* **What is needed**: Quote every one of the following records verbatim, line by line, with nothing left out.

* **Data for the task**:
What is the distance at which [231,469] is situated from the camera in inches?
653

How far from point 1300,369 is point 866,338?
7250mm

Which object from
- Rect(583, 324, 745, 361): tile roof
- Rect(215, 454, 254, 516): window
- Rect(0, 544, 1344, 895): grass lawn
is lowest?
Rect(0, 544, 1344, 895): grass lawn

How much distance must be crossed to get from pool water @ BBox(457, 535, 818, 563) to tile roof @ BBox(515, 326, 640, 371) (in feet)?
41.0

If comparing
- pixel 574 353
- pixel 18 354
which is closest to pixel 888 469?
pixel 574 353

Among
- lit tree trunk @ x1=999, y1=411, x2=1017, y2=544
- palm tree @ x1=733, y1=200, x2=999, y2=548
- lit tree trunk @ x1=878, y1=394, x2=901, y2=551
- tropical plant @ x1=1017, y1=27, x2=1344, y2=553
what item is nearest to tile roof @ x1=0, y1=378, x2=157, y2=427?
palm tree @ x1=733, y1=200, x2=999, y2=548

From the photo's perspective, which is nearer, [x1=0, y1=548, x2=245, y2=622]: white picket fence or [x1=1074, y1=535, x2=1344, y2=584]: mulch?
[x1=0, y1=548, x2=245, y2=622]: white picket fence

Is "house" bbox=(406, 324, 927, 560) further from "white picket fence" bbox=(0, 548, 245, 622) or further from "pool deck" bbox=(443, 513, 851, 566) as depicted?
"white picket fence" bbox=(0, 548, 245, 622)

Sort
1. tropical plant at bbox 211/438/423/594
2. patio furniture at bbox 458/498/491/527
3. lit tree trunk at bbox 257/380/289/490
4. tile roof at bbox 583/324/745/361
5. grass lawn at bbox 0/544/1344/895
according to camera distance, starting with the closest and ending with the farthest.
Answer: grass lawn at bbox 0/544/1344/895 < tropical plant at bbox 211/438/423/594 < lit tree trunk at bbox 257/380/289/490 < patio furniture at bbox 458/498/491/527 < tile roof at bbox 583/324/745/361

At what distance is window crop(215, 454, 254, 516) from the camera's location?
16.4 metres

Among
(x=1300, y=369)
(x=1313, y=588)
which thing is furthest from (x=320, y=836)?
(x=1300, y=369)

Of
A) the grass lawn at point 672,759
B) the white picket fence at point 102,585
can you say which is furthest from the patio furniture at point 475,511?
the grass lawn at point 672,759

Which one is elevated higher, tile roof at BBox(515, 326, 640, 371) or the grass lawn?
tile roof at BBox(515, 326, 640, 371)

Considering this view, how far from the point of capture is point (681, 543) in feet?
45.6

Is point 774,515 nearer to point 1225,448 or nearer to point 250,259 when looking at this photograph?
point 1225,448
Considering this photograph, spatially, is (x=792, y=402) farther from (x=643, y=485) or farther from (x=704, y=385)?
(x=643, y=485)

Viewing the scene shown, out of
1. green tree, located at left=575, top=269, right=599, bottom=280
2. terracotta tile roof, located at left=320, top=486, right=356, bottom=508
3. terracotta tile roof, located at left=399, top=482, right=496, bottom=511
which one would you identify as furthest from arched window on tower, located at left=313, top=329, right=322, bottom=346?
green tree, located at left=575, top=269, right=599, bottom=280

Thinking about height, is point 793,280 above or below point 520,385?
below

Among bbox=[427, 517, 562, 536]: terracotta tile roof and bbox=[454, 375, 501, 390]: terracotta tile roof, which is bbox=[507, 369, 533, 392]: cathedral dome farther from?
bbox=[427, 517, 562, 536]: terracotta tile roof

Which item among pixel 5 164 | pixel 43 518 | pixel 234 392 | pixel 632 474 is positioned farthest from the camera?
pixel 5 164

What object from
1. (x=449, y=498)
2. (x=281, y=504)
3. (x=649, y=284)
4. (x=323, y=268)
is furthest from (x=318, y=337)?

* **Final result**:
What is the distance at which [231,469] is situated from the camera in inches?
653

How far from point 1300,369 is point 866,338?
7250mm

Which object from
- Rect(583, 324, 745, 361): tile roof
- Rect(215, 454, 254, 516): window
- Rect(0, 544, 1344, 895): grass lawn
is lowest?
Rect(0, 544, 1344, 895): grass lawn

How much distance must be crossed to get from pool water @ BBox(457, 535, 818, 563) to tile roof @ BBox(515, 326, 640, 371) (in feet)?
41.0

If comparing
- pixel 574 353
- pixel 18 354
which is closest to pixel 888 469?
pixel 574 353

Among
- lit tree trunk @ x1=999, y1=411, x2=1017, y2=544
- palm tree @ x1=733, y1=200, x2=999, y2=548
- lit tree trunk @ x1=878, y1=394, x2=901, y2=551
- tropical plant @ x1=1017, y1=27, x2=1344, y2=553
what item is nearest to tile roof @ x1=0, y1=378, x2=157, y2=427?
palm tree @ x1=733, y1=200, x2=999, y2=548

From the photo's perspective, which is nearer, [x1=0, y1=548, x2=245, y2=622]: white picket fence or [x1=1074, y1=535, x2=1344, y2=584]: mulch?
[x1=0, y1=548, x2=245, y2=622]: white picket fence

Is "house" bbox=(406, 324, 927, 560) further from "white picket fence" bbox=(0, 548, 245, 622) or further from "pool deck" bbox=(443, 513, 851, 566) as depicted?
"white picket fence" bbox=(0, 548, 245, 622)

Sort
1. tropical plant at bbox 211/438/423/594
2. patio furniture at bbox 458/498/491/527
3. lit tree trunk at bbox 257/380/289/490
4. tile roof at bbox 583/324/745/361
5. grass lawn at bbox 0/544/1344/895
according to camera distance, starting with the closest and ending with the farthest.
Answer: grass lawn at bbox 0/544/1344/895 < tropical plant at bbox 211/438/423/594 < lit tree trunk at bbox 257/380/289/490 < patio furniture at bbox 458/498/491/527 < tile roof at bbox 583/324/745/361

At what distance is window crop(215, 454, 254, 516) from the camera's location?
16.4 metres

Among
(x=1300, y=369)
(x=1313, y=588)
which thing is furthest from (x=320, y=836)?
(x=1300, y=369)

Of
A) the grass lawn at point 672,759
B) the white picket fence at point 102,585
can you say which is furthest from the patio furniture at point 475,511?
the grass lawn at point 672,759

Which one is elevated higher, tile roof at BBox(515, 326, 640, 371) or the grass lawn?
tile roof at BBox(515, 326, 640, 371)

Considering this view, how far from the point of capture is point (681, 543) in feet?
45.6

Is point 774,515 nearer to point 1225,448 or nearer to point 250,259 when looking at this photograph?
point 1225,448
Considering this photograph, spatially, is (x=792, y=402) farther from (x=643, y=485) or farther from (x=704, y=385)?
(x=643, y=485)

Viewing the scene shown, out of
1. green tree, located at left=575, top=269, right=599, bottom=280
2. terracotta tile roof, located at left=320, top=486, right=356, bottom=508
3. terracotta tile roof, located at left=399, top=482, right=496, bottom=511
which one would you identify as furthest from arched window on tower, located at left=313, top=329, right=322, bottom=346?
green tree, located at left=575, top=269, right=599, bottom=280

Thinking about height, is point 793,280 above or below point 520,385?
below

Among bbox=[427, 517, 562, 536]: terracotta tile roof and bbox=[454, 375, 501, 390]: terracotta tile roof, which is bbox=[507, 369, 533, 392]: cathedral dome farther from?
bbox=[427, 517, 562, 536]: terracotta tile roof

Which item among pixel 5 164 | pixel 43 518 | pixel 234 392 | pixel 632 474 is positioned farthest from the camera?
pixel 5 164

What object from
1. (x=449, y=498)
2. (x=281, y=504)
3. (x=649, y=284)
4. (x=323, y=268)
is furthest from (x=318, y=337)?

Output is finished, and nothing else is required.